Hounded into seclusion at a sympathizer's estate on Long Island, Gorky and Andreeva sailed for Russia shortly thereafter, never to return to the United States.

Two years earlier, Gorky was at the opening night performance of "The Cherry Orchard" at the Moscow Art Theater and had been as shocked as anyone by Chekhov's emaciated appearance. Clearing the dressing room, the two friends sat alone and talked. Surrounded by gifts he found useless, Chekhov lamented that what he really wanted was a new mousetrap. Later, the Czar's police raided the theater for holding an "unauthorized public gathering," a common action wherever Gorky might be present (Rayfield, 587).

An "elegy for a lost world, estate, and class," as Rayfield astutely notes, "The Cherry Orchard" foretold the events of both 1905 with a prescient clarity most living at the time simply could not see. Death in "The Cherry Orchard," Rayfield continues, "in an ending that heralds Samuel Beckett, is banal: a senile servant is forgotten in a locked house" (580).

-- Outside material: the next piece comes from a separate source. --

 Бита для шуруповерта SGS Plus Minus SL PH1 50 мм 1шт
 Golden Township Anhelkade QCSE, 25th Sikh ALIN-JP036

The writer Nikolai Garin-Mikhailovsky appreciated the "same incongruity" between Chekhov's imagination and his fate that is shown in the owners of the doomed cherry orchard. "Chekhov could hardly walk, noises came from his chest," Garin-Mikhailovsky remembered. "But he seemed not to notice. He was interested in anything but illness...why are such precious contents locked up in such a frail vessel?" (Rayfield, 581).

Chekhov's remains were locked up in a refrigerated train car marked, "For Oysters" and shipped back to Russia from Germany for burial. Gorky was at the funeral with Chekhov's sister Masha, and widow Olga. He wrote of that day,

"I am so depressed by this funeral...as if I was smeared by sticky, foul-smelling filth...People climbed trees and laughed, broke crosses and swore as they fought for a place. They asked loudly, 'Which is the wife? And the sister? Look, they're crying...' [Russian opera singer] Chaliapin burst into tears and cursed: 'And he lived for these bastards, he worked, taught, argued for them" (Rayfield, 599).


Works Cited

Chekhov, Anton. The Cherry Orchard. New York: Grove Press, Inc., 1977.

Rayfield, Donald. Anton Chekhov: A Life. New York: Henry Holt and Co., 1997.

Thompson, Arthur W. and Robert A. Hart. The Uncertain Crusade: America and the Russian Revolution of 1905. Boston: University of Massachusetts Press, 1970.

Verner, Andrew M. The Crisis of Russian Autocracy: Nicholas II and the 1905 Revolution. Princeton: Princeton University Press, 1990.